● Stated task: Count the lines below that contain the string "glass", matching case exactly. Reply with the number alone.

● Records from a dataset:
---------------

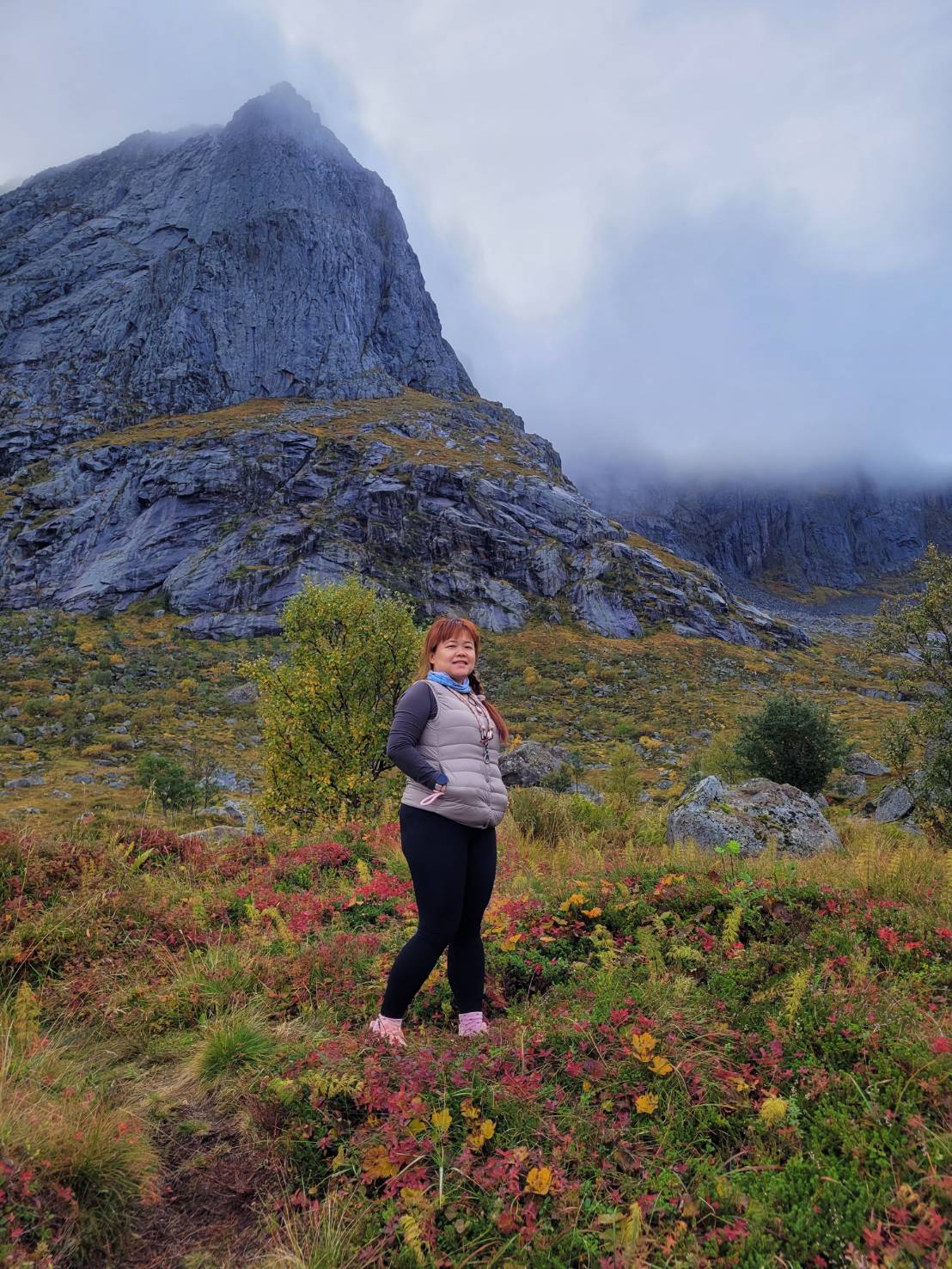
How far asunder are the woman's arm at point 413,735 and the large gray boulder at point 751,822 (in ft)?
18.6

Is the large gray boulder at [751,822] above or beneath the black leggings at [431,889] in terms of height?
beneath

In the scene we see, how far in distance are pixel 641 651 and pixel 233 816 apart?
35945mm

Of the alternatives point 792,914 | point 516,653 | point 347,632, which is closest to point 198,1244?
point 792,914

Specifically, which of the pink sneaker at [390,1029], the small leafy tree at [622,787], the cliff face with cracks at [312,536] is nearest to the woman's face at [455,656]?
the pink sneaker at [390,1029]

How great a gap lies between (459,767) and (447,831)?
0.40 m

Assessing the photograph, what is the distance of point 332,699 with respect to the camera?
1298 cm

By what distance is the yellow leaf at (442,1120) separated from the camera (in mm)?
2768

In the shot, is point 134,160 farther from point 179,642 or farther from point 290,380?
point 179,642

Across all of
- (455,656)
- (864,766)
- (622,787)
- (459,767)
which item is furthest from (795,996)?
(864,766)

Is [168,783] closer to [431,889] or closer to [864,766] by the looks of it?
[431,889]

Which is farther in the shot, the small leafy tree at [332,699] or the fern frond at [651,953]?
the small leafy tree at [332,699]

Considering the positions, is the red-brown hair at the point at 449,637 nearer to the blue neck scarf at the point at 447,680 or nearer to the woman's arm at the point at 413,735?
the blue neck scarf at the point at 447,680

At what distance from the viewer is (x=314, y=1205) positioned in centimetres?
254

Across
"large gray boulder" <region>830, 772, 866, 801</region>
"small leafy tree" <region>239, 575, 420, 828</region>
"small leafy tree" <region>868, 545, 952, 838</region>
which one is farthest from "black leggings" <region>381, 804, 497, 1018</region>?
"large gray boulder" <region>830, 772, 866, 801</region>
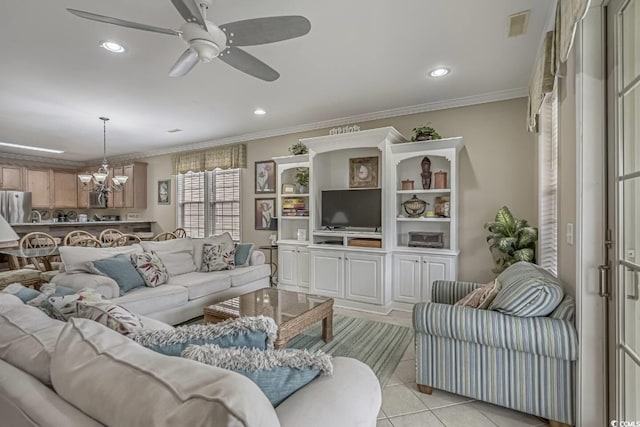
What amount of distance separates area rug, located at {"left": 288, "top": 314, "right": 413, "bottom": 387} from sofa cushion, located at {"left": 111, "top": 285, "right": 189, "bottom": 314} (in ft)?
4.37

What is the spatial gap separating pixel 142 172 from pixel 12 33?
511cm

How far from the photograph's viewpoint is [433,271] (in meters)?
3.85

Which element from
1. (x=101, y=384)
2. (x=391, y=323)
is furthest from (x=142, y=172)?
(x=101, y=384)

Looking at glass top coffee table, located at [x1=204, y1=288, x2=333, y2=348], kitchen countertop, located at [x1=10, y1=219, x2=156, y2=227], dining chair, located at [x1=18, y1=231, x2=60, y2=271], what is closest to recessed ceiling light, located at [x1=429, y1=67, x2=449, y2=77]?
glass top coffee table, located at [x1=204, y1=288, x2=333, y2=348]

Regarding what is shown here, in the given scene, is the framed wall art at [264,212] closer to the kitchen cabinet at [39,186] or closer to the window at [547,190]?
the window at [547,190]

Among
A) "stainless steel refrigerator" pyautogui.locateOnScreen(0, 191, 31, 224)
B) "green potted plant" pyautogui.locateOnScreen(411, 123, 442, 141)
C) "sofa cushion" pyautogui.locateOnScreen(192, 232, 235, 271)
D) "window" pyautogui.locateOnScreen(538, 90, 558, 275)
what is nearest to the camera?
"window" pyautogui.locateOnScreen(538, 90, 558, 275)

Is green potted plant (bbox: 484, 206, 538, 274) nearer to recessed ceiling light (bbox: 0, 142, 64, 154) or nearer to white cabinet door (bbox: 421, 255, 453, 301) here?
white cabinet door (bbox: 421, 255, 453, 301)

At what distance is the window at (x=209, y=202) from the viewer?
6.16 meters

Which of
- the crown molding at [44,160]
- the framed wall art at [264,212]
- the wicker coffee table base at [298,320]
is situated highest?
the crown molding at [44,160]

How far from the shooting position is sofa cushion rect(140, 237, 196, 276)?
3955 millimetres

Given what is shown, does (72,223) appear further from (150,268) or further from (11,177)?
(150,268)

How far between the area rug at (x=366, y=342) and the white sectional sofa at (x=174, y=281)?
315mm

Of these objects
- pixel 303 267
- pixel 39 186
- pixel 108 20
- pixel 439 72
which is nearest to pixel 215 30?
pixel 108 20

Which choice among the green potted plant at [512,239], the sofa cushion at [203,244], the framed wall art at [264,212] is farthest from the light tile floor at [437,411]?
the framed wall art at [264,212]
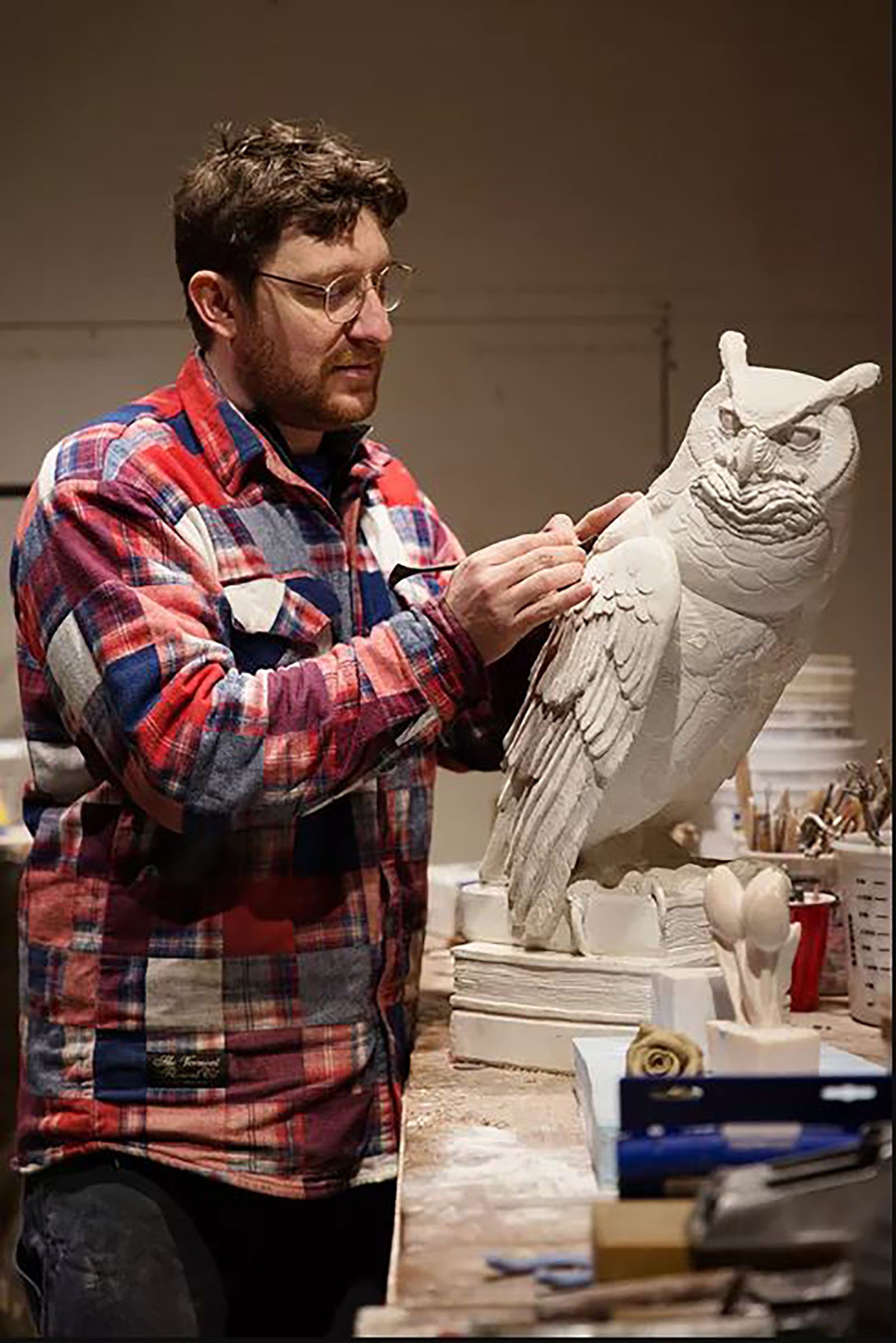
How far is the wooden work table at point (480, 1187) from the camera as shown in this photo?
4.23 feet

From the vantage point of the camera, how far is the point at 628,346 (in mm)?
3600

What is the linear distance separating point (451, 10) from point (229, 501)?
1.52 metres

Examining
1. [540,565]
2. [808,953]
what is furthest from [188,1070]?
[808,953]

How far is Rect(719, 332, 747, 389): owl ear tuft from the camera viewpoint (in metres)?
1.95

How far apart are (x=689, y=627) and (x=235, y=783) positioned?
0.55 meters

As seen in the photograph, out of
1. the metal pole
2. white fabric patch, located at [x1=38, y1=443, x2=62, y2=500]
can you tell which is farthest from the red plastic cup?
the metal pole

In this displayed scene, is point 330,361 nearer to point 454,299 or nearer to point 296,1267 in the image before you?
point 296,1267

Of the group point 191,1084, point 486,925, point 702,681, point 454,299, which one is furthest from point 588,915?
point 454,299

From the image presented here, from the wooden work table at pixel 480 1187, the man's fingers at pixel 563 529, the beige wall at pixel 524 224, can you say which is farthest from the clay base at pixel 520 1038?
the beige wall at pixel 524 224

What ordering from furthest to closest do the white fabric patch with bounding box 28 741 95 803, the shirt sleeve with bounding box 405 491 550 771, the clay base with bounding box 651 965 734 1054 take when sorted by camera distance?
the shirt sleeve with bounding box 405 491 550 771, the white fabric patch with bounding box 28 741 95 803, the clay base with bounding box 651 965 734 1054

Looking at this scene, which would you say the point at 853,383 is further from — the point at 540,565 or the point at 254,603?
the point at 254,603

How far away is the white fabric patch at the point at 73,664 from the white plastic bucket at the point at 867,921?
103cm

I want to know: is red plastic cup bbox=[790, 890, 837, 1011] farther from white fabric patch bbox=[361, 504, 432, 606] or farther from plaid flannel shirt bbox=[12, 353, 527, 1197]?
white fabric patch bbox=[361, 504, 432, 606]

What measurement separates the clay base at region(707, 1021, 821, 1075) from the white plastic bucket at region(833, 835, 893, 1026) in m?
0.66
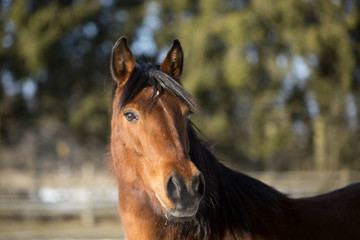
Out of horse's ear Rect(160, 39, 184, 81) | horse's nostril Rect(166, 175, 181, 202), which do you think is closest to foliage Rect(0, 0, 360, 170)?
horse's ear Rect(160, 39, 184, 81)

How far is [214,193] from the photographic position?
2.24 meters

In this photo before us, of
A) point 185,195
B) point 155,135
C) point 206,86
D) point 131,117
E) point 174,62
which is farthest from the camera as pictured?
point 206,86

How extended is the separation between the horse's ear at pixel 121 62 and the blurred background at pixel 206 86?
12.6 m

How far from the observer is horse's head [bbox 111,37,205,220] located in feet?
6.40

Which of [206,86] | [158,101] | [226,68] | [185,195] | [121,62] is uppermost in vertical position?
[121,62]

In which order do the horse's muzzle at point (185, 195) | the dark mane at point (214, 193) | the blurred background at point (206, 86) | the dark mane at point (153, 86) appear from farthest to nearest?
the blurred background at point (206, 86) < the dark mane at point (153, 86) < the dark mane at point (214, 193) < the horse's muzzle at point (185, 195)

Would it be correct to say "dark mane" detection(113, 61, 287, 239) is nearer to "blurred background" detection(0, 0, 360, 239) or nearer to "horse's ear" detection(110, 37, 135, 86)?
"horse's ear" detection(110, 37, 135, 86)

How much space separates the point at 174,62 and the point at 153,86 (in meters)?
0.34

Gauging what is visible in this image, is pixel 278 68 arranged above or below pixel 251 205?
below

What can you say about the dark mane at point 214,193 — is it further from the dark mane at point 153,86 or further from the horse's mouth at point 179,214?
the horse's mouth at point 179,214

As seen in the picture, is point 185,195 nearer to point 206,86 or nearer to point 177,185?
point 177,185

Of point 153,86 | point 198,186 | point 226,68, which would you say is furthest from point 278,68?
point 198,186

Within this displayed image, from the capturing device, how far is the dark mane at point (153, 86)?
229cm

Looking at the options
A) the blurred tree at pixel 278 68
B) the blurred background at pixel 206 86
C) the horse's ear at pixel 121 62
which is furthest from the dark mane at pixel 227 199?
the blurred tree at pixel 278 68
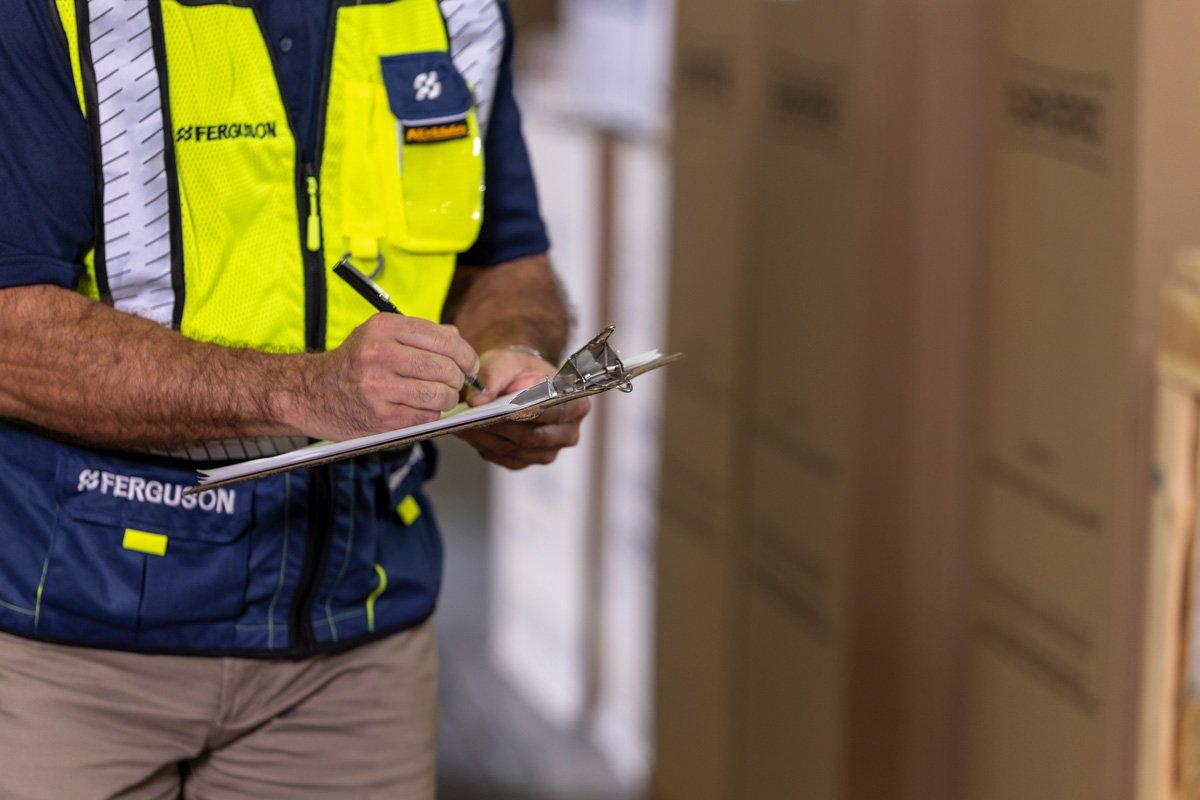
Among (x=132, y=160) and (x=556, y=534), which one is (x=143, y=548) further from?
(x=556, y=534)

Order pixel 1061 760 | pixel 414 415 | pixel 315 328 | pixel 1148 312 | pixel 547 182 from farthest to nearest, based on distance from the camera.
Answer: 1. pixel 547 182
2. pixel 1061 760
3. pixel 1148 312
4. pixel 315 328
5. pixel 414 415

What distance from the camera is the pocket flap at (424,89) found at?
1492 millimetres

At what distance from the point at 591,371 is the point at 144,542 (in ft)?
1.47

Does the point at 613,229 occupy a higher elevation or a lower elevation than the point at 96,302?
lower

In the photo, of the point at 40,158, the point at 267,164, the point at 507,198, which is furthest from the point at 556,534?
the point at 40,158

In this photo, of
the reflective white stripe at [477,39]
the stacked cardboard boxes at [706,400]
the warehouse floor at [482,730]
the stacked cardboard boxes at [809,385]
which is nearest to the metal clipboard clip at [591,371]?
the reflective white stripe at [477,39]

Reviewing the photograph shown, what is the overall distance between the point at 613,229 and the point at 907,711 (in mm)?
1274

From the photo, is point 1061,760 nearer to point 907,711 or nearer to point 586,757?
point 907,711

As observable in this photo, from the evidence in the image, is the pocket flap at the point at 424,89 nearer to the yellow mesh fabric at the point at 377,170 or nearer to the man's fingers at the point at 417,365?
the yellow mesh fabric at the point at 377,170

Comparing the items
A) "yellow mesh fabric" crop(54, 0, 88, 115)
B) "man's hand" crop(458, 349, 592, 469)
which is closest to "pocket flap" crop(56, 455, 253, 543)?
"man's hand" crop(458, 349, 592, 469)

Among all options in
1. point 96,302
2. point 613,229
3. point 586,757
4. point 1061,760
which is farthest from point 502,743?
point 96,302

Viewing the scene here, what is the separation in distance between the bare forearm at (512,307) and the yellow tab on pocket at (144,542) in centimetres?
35

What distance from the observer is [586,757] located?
3484mm

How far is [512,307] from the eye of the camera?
167 centimetres
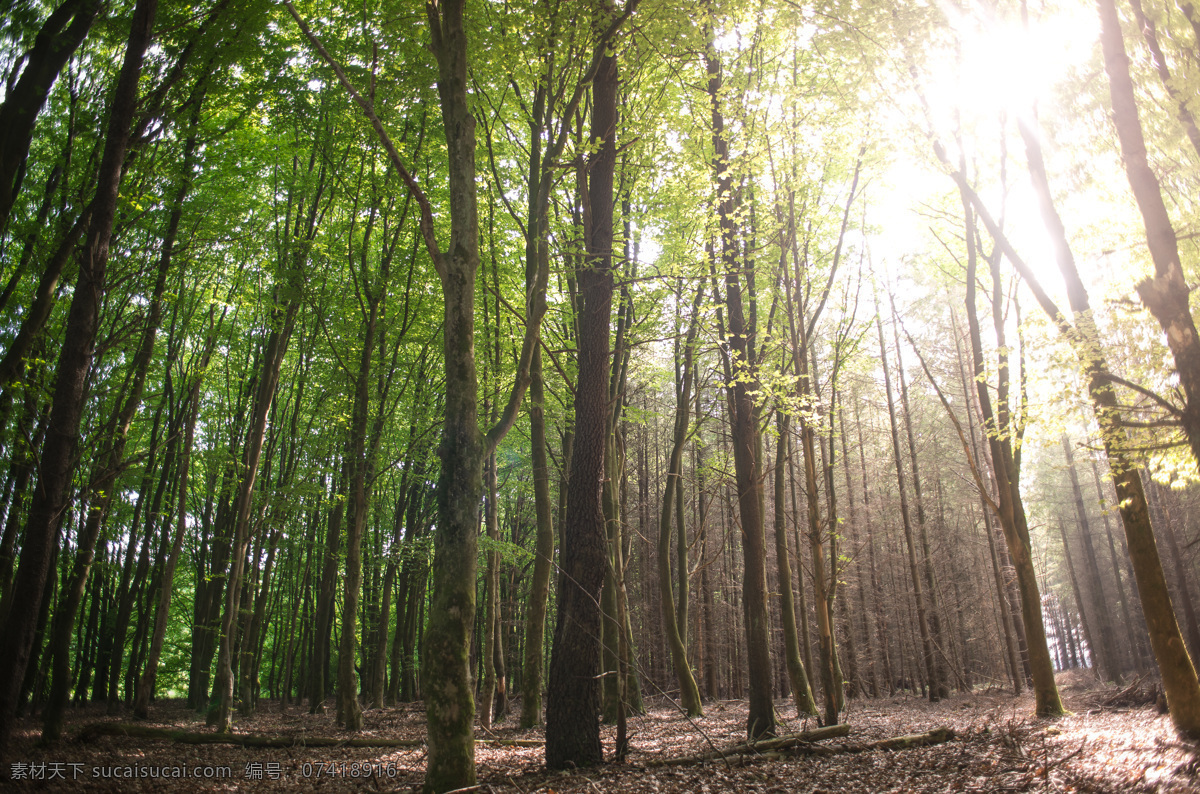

---------------

● Answer for this exercise: 2